Knowing that likely work with someone dealing with a drug or alcohol addiction, it's imperative that you arm yourself with the knowledge on how to handle such a situation. A lack of confidence in regards to dealing with the situation can easily lead to the problem being ignored. This is the worst-case scenario, as a worker under the effects of addiction is more than just a drain on efficiency, he is also a huge safety risk.

One of the first things you should educate yourself about is the availability of any employer-sponsored resources that may be available. Many companies offer access, free of charge, to an employee assistance program that provides confidential counseling to employees. If a co-worker trusts you enough to admit an addiction to drugs or alcohol or if you are a supervisor concerned about an employee, it's imperative to quickly point the employee in the direction of the EAP. It's also beneficial to know that studies say some people are more prone to addiction issues, such as hospitality workers being more prone to alcohol abuse.

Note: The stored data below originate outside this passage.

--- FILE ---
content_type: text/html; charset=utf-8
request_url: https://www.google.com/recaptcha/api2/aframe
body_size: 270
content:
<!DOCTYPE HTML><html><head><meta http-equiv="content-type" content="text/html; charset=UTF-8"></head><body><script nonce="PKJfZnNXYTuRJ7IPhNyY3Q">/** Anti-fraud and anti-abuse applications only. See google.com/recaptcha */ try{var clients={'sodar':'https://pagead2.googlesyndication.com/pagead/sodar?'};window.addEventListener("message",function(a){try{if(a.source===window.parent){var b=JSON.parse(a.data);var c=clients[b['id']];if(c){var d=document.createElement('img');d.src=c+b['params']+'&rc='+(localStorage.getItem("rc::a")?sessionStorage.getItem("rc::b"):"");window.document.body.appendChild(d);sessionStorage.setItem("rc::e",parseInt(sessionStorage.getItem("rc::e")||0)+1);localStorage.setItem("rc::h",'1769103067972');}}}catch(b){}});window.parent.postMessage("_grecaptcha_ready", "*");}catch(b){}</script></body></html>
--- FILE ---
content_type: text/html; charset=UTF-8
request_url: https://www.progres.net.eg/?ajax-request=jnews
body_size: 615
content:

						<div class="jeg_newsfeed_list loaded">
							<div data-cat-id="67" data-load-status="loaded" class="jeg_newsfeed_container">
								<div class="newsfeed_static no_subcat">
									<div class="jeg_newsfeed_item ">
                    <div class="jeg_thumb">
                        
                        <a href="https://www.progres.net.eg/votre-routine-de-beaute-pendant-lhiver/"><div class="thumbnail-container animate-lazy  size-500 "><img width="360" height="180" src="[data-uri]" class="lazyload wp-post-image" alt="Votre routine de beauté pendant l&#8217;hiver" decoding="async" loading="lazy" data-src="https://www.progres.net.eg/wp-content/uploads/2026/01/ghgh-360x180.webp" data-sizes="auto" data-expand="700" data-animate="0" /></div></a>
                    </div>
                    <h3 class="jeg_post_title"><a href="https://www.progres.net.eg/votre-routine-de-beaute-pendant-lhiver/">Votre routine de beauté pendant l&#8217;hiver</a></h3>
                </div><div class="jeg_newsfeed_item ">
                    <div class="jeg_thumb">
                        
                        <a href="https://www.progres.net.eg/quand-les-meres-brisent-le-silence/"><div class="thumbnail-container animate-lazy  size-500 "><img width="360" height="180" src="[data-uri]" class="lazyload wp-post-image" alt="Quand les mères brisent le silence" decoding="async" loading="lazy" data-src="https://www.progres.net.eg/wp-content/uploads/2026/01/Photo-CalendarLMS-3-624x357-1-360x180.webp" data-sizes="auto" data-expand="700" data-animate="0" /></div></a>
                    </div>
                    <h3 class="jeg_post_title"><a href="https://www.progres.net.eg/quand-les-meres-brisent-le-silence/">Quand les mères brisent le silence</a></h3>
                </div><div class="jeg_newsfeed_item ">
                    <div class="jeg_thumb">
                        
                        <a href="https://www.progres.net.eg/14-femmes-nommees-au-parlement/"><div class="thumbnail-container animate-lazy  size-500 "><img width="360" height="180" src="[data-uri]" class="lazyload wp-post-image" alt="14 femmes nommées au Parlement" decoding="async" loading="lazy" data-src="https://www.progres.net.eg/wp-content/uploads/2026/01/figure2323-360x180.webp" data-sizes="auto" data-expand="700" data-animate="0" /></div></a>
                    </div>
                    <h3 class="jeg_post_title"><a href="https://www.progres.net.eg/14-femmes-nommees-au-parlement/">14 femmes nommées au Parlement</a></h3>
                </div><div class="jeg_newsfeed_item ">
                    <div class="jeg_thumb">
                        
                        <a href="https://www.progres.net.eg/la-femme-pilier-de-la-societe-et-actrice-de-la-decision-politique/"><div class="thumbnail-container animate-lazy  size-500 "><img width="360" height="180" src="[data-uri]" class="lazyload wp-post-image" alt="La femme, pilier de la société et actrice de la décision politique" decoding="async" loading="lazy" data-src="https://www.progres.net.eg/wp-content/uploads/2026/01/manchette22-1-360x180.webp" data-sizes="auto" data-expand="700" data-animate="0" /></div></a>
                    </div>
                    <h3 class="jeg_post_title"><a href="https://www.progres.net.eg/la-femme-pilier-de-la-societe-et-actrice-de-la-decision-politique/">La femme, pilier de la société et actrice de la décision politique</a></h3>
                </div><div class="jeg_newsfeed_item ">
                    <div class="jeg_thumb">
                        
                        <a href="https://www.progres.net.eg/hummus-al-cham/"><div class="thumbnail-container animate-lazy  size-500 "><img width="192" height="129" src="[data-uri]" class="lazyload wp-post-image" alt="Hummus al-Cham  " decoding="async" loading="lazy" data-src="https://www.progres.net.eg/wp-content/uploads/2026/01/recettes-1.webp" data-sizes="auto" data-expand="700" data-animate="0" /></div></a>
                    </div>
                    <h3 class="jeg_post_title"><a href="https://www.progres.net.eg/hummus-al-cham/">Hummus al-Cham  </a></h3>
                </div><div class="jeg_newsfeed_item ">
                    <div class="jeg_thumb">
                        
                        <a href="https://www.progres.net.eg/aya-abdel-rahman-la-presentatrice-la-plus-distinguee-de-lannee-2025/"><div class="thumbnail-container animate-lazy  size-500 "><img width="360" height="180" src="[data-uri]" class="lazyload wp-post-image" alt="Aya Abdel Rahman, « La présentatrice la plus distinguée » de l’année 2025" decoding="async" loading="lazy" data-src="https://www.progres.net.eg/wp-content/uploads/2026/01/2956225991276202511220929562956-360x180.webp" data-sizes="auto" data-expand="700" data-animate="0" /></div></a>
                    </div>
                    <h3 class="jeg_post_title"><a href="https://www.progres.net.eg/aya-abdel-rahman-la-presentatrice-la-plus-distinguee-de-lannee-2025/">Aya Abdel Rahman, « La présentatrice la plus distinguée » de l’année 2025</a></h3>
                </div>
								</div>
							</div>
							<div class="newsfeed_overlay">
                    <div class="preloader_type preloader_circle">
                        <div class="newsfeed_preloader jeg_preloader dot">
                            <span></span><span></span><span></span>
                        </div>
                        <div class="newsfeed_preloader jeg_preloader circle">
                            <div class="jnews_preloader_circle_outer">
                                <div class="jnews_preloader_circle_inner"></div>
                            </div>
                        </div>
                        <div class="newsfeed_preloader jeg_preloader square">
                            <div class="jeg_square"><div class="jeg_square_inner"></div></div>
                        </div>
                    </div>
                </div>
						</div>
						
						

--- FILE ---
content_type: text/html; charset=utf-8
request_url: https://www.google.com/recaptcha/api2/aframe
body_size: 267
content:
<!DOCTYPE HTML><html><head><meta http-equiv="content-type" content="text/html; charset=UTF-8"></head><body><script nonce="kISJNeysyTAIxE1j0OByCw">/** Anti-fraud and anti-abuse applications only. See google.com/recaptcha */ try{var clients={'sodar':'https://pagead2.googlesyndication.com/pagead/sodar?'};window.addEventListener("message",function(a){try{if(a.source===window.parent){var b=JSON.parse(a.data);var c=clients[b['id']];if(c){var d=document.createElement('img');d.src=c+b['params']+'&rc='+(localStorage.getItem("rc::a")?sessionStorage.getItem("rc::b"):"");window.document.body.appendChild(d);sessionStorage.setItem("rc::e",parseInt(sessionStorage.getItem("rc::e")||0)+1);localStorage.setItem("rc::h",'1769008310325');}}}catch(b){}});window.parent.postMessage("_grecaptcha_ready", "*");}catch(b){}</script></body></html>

What if you suspect a co-worker is suffering from a drug or alcohol addiction but that co-worker doesn't confide in you? It's incredibly important to report any questionable behaviors to your supervisor so that she can follow company procedure to address the problem. Some behaviors to look out for are mood swings, frequent tardiness or absences, changes in appearance or work performance, and the scent of drugs or alcohol.

Your company's human resources department should have guidelines in place to help supervisors deal with such an employee. You should always offer compassion and help, but an employee dealing with a drug or alcohol addiction must still be held to the same company rules as everyone else. Remember, unless you are a supervisor, it's not your job to confront the employee, and even if you are the supervisor, it's not your job to diagnose. Simply provide information to the employee about the available resources, and hold him to the same rules as the rest of the workforce.

Preparing yourself for an encounter with addiction in the workplace is a huge benefit to you, your employer and the addicted individual. Even if you're lucky enough to not experience or encounter drug or alcohol addiction yourself, you most likely know someone else who can benefit from the information. The more educated about addiction a workforce is, the better the outcome.